**Stated problem:**
Nothing but the lines from the one with "How far is the ivy" to the final line should be returned, each exactly as it appears.

--- The data ---

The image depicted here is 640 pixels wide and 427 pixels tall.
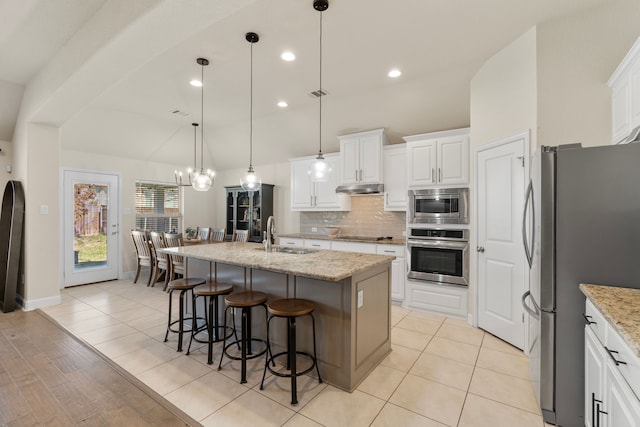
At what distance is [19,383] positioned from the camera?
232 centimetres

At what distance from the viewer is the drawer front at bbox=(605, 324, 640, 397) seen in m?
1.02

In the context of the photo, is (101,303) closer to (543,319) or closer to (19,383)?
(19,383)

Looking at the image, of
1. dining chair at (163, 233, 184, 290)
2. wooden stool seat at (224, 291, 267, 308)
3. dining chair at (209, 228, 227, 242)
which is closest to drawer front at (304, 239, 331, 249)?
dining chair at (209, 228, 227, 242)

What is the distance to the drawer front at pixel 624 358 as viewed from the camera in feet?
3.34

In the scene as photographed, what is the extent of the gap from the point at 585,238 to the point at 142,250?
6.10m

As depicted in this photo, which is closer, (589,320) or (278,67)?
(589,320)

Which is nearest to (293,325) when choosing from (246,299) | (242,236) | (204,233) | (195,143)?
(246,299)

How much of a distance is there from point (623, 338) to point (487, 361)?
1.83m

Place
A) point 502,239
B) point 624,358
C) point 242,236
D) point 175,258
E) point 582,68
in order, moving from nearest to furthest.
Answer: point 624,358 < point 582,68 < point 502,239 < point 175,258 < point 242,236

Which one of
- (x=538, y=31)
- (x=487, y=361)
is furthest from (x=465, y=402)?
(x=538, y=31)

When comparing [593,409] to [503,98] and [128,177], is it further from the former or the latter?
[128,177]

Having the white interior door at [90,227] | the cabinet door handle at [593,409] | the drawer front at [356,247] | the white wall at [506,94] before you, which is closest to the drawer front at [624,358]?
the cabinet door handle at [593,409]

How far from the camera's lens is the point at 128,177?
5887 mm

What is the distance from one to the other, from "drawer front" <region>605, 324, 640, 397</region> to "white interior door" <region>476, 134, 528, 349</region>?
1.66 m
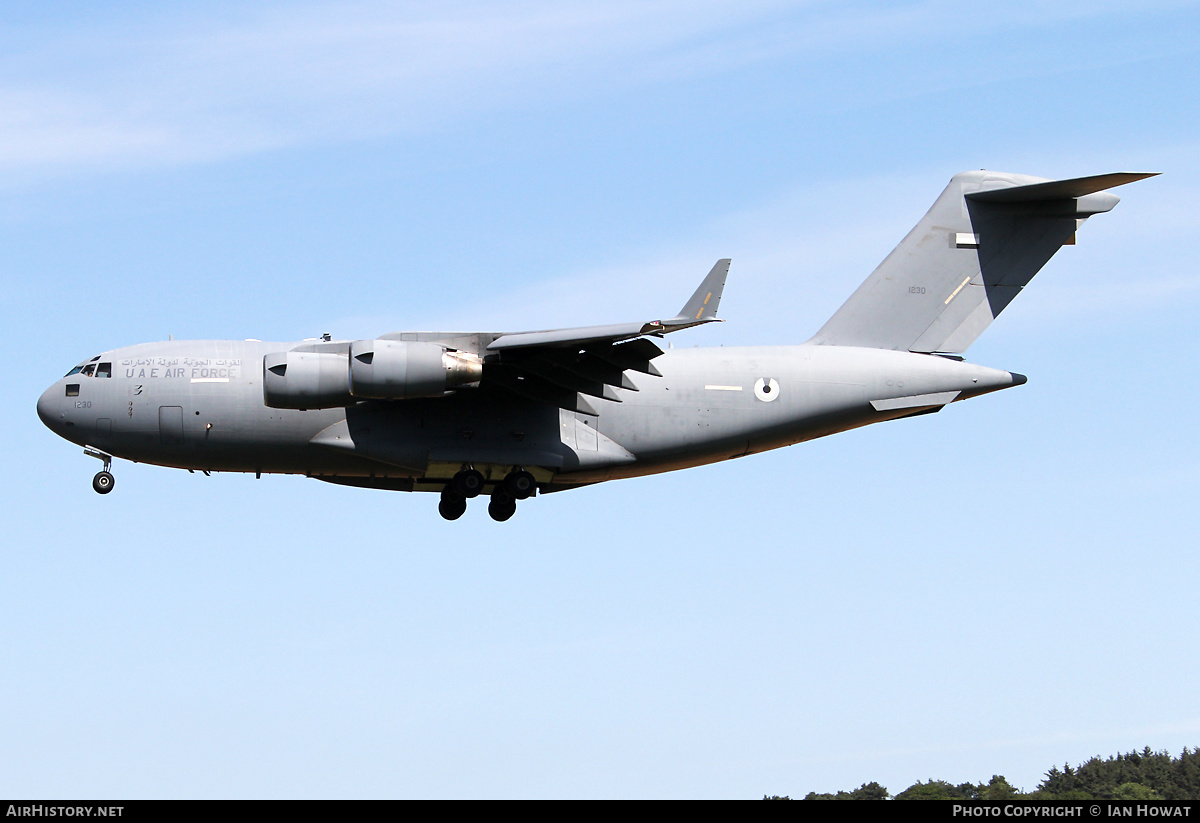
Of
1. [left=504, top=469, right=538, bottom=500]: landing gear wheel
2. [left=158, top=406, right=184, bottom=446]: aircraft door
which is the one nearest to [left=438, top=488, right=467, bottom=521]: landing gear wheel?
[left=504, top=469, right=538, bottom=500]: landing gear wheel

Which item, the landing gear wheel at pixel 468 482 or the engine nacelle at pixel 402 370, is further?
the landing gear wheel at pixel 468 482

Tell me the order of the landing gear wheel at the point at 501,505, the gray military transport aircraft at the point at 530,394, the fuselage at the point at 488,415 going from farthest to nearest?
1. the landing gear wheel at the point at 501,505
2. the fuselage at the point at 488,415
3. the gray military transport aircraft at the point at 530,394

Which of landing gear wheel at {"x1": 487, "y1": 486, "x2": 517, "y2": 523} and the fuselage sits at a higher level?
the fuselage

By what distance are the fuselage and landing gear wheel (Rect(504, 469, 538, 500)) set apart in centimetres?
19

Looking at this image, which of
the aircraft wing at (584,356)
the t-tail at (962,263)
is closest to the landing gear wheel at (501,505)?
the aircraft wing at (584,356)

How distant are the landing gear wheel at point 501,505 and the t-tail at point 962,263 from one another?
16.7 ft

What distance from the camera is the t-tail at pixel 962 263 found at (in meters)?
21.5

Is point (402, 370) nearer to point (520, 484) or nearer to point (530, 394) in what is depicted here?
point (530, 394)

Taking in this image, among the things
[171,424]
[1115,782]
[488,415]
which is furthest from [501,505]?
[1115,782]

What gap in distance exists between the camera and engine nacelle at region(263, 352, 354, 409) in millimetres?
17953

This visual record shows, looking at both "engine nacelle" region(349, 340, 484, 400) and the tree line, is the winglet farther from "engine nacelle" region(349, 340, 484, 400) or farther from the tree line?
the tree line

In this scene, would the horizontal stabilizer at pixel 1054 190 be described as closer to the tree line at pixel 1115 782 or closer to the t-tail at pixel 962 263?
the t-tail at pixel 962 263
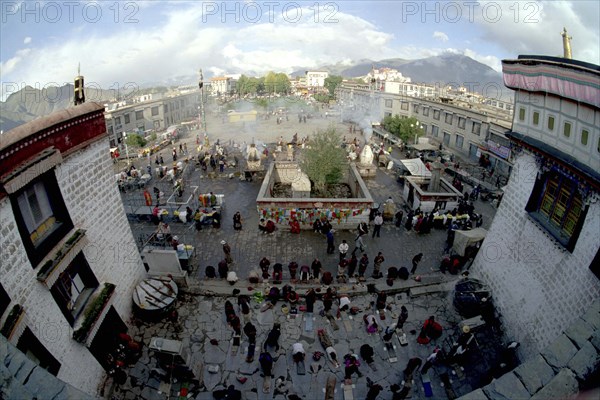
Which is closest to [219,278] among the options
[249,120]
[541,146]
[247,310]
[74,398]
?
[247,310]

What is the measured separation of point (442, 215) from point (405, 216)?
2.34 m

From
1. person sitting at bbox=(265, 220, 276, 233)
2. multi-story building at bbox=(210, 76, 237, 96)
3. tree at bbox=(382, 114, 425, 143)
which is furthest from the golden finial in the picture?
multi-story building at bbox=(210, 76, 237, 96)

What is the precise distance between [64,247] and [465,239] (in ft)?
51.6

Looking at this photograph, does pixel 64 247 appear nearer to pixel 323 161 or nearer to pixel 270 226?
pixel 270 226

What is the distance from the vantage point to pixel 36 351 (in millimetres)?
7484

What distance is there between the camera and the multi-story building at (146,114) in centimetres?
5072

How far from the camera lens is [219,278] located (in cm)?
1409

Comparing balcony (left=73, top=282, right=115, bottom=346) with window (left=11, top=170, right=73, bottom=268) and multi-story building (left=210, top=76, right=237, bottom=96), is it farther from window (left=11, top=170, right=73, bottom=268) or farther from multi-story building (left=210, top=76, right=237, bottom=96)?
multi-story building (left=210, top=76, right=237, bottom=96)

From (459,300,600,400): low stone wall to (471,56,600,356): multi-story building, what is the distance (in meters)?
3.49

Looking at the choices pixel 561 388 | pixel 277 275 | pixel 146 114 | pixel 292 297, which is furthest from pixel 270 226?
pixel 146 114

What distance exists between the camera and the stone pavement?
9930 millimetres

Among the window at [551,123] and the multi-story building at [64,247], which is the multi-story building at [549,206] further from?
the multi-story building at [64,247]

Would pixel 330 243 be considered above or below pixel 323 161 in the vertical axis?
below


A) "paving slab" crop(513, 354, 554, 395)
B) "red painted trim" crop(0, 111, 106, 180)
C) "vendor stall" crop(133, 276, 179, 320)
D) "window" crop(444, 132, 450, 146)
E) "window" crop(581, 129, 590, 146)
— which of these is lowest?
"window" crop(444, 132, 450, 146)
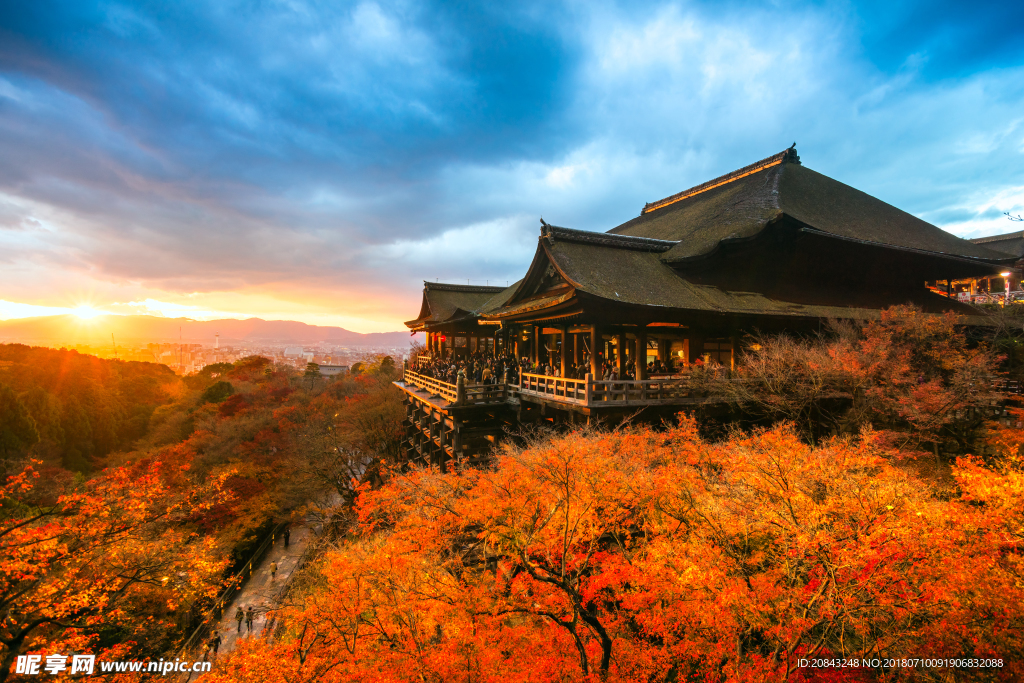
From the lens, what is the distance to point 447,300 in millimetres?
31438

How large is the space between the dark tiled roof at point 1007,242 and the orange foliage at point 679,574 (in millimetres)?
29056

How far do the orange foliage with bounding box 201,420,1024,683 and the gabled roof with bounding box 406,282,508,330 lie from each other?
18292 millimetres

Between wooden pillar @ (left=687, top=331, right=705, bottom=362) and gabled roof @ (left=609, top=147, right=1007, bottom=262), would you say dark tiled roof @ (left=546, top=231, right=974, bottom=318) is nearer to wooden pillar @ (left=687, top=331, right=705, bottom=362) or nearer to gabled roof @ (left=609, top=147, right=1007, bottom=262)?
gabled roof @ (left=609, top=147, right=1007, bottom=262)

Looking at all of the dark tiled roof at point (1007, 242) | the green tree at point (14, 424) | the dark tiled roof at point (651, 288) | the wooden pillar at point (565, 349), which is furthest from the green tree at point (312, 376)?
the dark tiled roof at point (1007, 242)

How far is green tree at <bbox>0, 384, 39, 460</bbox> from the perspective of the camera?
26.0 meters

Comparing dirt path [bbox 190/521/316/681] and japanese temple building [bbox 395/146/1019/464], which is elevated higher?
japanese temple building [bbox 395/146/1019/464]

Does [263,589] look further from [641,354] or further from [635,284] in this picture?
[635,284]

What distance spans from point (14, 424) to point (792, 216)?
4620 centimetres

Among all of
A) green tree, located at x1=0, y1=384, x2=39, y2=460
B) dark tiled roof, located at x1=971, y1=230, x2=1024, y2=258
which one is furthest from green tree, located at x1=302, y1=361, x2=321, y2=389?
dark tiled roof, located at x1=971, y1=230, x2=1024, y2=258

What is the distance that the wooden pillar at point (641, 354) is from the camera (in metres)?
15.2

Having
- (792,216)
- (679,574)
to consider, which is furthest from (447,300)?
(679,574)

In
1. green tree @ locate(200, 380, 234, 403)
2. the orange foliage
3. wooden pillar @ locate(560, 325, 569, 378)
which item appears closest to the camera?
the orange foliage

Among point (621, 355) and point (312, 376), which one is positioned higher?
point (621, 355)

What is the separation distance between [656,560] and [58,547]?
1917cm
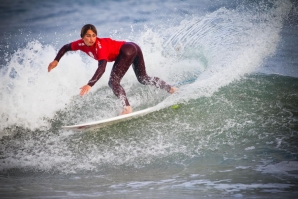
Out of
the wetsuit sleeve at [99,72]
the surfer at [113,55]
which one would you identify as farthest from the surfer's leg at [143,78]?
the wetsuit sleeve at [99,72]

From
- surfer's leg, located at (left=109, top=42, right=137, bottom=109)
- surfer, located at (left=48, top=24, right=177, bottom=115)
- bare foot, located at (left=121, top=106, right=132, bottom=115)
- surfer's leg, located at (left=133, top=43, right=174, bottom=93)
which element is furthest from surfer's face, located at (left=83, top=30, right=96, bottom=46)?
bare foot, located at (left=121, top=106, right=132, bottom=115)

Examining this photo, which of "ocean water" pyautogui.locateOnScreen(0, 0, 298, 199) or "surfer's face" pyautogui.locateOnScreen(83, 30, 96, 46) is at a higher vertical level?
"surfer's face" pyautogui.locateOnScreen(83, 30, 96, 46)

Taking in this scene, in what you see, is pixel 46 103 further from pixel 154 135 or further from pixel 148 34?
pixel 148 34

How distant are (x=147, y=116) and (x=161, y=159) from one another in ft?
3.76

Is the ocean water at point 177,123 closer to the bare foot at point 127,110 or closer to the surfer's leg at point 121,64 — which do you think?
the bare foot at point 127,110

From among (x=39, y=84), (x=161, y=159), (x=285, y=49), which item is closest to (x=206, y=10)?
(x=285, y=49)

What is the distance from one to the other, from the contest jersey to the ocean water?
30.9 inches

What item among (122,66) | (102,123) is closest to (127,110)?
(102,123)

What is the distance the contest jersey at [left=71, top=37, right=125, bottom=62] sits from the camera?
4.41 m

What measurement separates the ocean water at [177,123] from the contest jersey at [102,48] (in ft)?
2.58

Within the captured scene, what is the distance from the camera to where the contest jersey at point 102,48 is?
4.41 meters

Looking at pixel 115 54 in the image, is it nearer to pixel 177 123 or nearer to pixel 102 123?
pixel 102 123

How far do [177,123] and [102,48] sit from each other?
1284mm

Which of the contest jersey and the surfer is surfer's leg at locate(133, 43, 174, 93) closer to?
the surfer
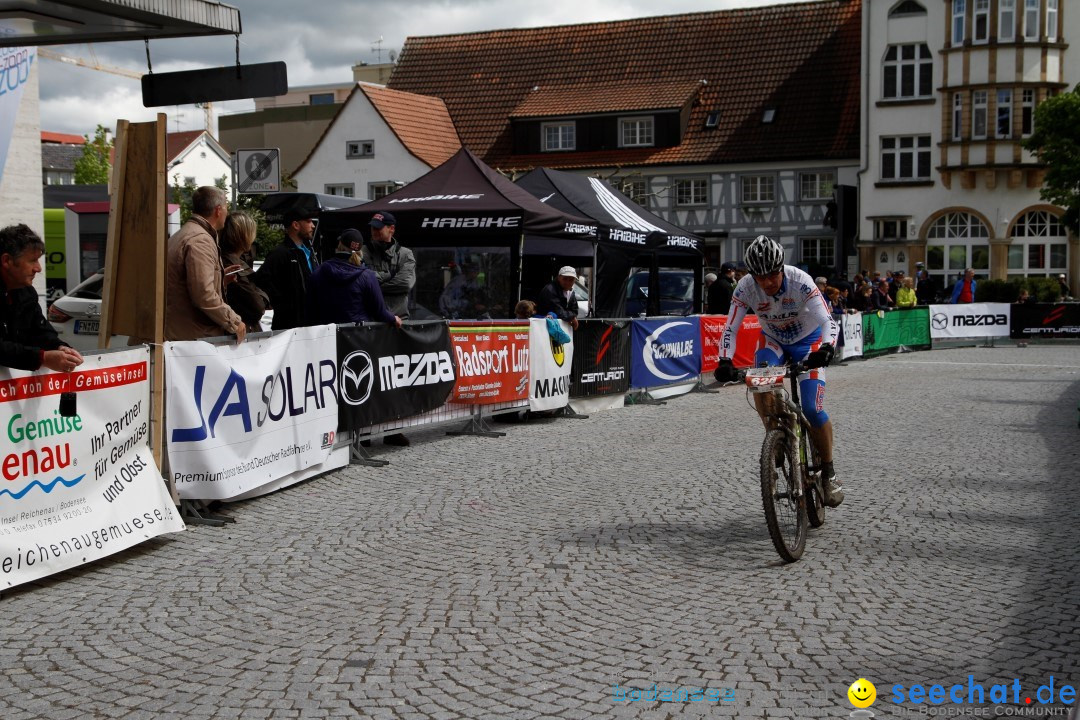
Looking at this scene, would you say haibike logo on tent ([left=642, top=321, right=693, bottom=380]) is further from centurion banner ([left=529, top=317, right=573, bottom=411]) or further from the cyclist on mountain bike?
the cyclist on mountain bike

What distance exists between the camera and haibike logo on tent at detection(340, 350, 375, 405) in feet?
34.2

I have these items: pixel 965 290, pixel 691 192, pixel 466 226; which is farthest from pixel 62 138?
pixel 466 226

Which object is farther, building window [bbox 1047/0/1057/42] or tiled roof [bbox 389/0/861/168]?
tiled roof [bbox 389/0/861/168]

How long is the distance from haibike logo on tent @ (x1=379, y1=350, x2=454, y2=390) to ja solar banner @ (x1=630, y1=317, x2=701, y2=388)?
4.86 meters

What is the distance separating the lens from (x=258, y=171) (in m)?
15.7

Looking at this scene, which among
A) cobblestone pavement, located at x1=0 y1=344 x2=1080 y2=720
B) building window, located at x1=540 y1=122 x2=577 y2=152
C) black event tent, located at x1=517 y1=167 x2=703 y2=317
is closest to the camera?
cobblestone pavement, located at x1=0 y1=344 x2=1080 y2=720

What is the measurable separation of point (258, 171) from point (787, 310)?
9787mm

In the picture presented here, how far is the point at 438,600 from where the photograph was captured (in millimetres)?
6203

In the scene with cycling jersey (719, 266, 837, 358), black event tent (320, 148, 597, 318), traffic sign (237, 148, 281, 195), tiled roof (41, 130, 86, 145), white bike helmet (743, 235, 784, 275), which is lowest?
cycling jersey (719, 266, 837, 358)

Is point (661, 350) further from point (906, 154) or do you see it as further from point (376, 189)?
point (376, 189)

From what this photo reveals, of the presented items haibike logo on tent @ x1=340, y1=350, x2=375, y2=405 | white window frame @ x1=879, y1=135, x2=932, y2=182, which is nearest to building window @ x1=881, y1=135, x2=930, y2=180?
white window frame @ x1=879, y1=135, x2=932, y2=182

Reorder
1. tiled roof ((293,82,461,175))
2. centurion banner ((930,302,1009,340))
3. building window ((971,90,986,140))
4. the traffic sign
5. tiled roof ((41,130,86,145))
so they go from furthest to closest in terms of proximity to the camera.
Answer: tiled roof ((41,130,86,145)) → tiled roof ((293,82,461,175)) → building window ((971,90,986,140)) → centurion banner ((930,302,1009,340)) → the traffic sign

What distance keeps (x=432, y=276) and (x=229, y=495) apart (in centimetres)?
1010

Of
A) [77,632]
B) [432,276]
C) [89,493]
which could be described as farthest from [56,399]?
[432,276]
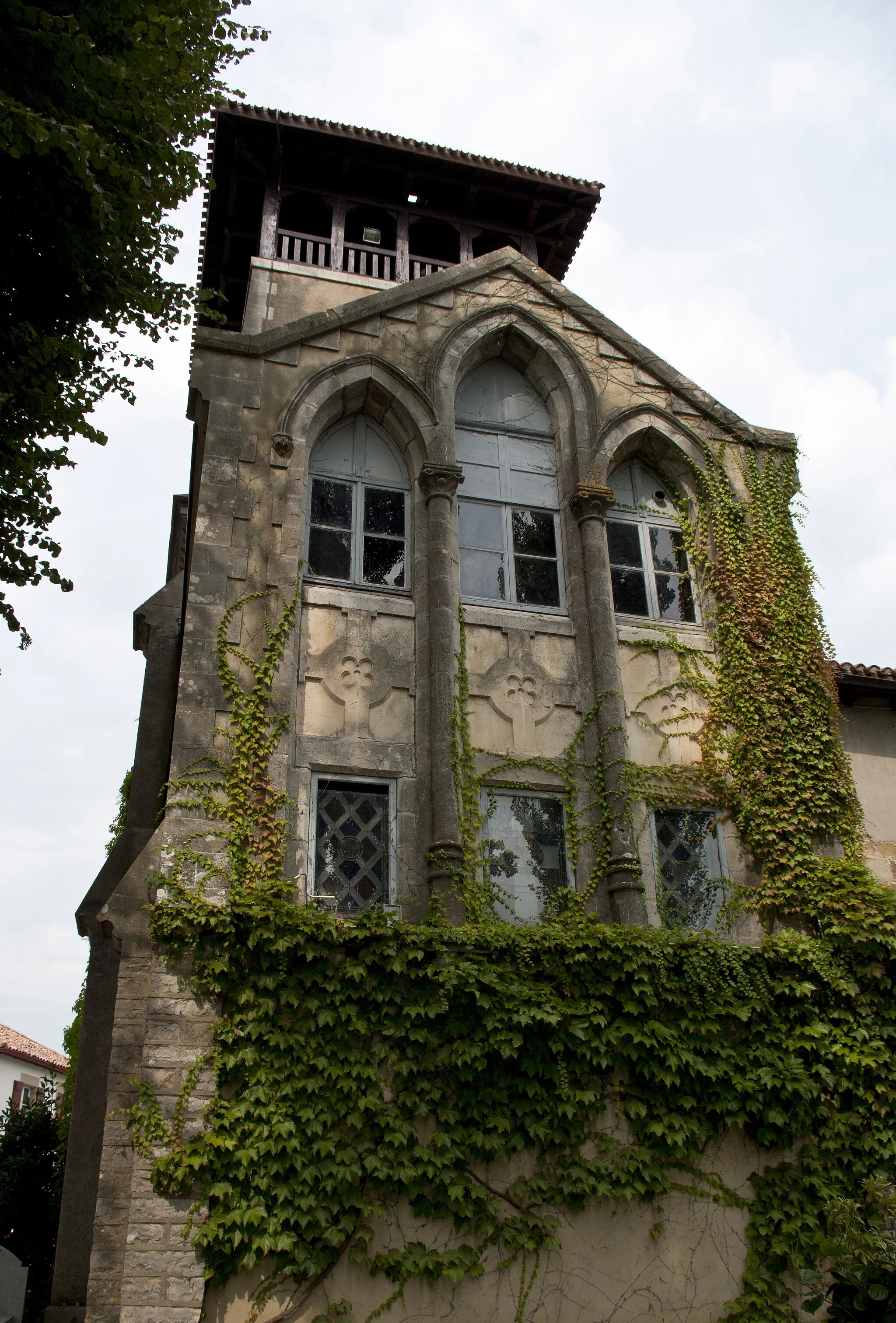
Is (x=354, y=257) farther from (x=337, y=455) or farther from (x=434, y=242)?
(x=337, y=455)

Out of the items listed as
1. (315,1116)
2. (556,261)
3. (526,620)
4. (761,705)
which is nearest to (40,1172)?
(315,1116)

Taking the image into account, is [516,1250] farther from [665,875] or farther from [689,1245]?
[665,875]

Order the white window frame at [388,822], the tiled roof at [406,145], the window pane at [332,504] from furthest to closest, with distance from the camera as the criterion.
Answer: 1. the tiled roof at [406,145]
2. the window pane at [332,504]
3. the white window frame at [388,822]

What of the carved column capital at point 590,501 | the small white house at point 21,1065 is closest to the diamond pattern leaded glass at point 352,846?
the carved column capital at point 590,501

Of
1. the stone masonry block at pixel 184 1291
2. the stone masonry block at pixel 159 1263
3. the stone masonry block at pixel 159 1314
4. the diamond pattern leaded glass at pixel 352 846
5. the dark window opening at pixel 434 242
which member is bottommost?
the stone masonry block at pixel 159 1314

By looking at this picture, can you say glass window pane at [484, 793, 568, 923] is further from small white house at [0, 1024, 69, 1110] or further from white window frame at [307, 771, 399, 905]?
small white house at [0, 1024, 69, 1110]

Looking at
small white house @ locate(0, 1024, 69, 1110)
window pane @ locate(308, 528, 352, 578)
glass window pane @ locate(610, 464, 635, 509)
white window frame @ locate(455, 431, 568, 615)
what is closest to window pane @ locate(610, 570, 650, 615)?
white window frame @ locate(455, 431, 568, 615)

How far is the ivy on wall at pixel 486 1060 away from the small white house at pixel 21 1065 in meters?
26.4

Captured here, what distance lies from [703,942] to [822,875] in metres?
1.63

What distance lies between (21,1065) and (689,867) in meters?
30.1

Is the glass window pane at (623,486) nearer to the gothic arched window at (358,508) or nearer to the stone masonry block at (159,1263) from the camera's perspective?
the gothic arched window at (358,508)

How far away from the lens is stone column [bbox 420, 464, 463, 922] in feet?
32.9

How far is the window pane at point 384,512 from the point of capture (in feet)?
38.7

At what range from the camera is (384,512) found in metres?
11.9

---

**Correct response:**
How far is the ivy on wall at pixel 486 1060 away from the small white house at pixel 21 1065 in meters?
26.4

Captured here, what distance lies from [703,942] to [822,875] in metres?
1.63

What distance lies between (21,1065) and (689,867) in meters?
30.1

Is the glass window pane at (623,486) nearer to the gothic arched window at (358,508) or nearer to the stone masonry block at (159,1263) from the camera's perspective?
the gothic arched window at (358,508)

How far away from the lens is stone column [bbox 420, 464, 463, 922] in feet?
32.9

How far is the window pane at point 384,512 from the point of capture (in feet)?
38.7

At what range from the camera is (384,512) found in metres?
11.9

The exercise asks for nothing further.